HER2 overexpression is observed in up to 20% of NSCLC patients, with the highest level of expression (IHC 3+) present in approximately 3% of cases. Dr. Yang pointed out that there is no correlation between HER2 mutation status and overexpression, which is critical for treatment decisions. The FDA’s recent approval of fam-trastuzumab deruxtecan-nxki (T-DXd; Enhertu) for HER2-positive solid tumors, including NSCLC patients who have undergone prior treatment, was supported by the phase 2 DESTINY-Lung01 study. Dr. Yang suggested that the HER2 scoring guidelines used for gastric cancer should also apply to NSCLC testing.
In addition to HER2, c-MET overexpression is prevalent in NSCLC, with actionable c-MET-high status—defined as over 50% of tumor cells showing 3+ staining—found in up to 17% of EGFR wild-type cases. The FDA granted accelerated approval to telisotuzumab vedotin-tllv (teliso-V; Emrelis) for this patient population, drawing on data from the phase 2 LUMINOSITY trial.
Dr. Yang acknowledged that the integration of HER2 and c-MET IHC screening presents challenges to existing diagnostic workflows. He proposed a flexible approach with standardized options, allowing institutions to tailor workflows based on their resources and multidisciplinary input.
Emerging biomarkers also promise to refine personalized treatment for NSCLC patients. KRAS mutations, present in up to 40% of lung adenocarcinomas, are particularly noteworthy. The KRAS G12C mutation is the most frequently occurring, followed by G12V and G12D mutations. Dr. Yang noted that G12D mutations are often linked to a history of light or no smoking, a lower tumor mutational burden, and reduced PD-L1 expression, resulting in poorer responses to chemoimmunotherapy.
Targeted therapies such as sotorasib (Lumakras) and adagrasib (Krazati) are already established for KRAS G12C, while ongoing clinical trials are exploring therapies for other KRAS mutations. Dr. Yang highlighted the promising results of zoldonrasib (RMC-9805), a KRAS G12D inhibitor, which demonstrated a 61% overall response rate in an early-phase study.

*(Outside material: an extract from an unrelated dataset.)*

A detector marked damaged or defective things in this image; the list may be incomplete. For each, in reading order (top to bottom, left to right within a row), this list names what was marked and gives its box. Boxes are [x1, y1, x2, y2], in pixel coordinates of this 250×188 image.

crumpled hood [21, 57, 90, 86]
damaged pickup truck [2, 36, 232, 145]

Furthermore, mutations in the tumor suppressor genes STK11 and KEAP1 are found in up to 20% of lung cancers and often co-occur with KRAS mutations. These mutations can create an immunosuppressive tumor environment, contributing to primary resistance to immunotherapy. Dr. Yang referenced the phase 3 POSEIDON trial, which investigated the combination of the PD-L1 inhibitor durvalumab (Imfinzi) and the CTLA-4 inhibitor tremelimumab with chemotherapy. The trial suggested that this combination could enhance the effectiveness of treatment in patients with STK11/KEAP1 mutations.

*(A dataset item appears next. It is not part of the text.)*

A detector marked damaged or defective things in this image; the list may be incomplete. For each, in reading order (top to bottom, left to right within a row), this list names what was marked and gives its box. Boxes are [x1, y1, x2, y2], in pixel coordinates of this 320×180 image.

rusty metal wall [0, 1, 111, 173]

Another area of investigation involves the MTAP gene, whose deletion is associated with poor outcomes in lung cancer. Dr. Yang explained that targeting this deletion could create vulnerabilities in cancer cells through a technique known as synthetic lethality. Detection methods for MTAP deletions include NGS and IHC, with Dr. Yang advocating for an initial NGS screening followed by confirmatory IHC testing for ambiguous cases.
Dr. Yang also highlighted TROP2 as a potential target for ADC development, noting that datopotamab deruxtecan-dlnk (Dato-DXd) showed promise in a phase 3 study. Although the trial demonstrated progression-free survival benefits, it did not establish a significant overall survival advantage. The study utilized AI-driven methods to enhance predictive power, creating a quantitative scoring system for TROP2 expression.
As the field of lung cancer treatment evolves, the focus is expanding beyond genetic analysis to include a comprehensive approach that integrates protein analysis, AI insights, and innovative therapeutic strategies. Dr. Yang concluded that the next few years will be crucial for establishing broad-panel NGS and IHC, along with AI, as foundational elements of biomarker testing in lung cancer management.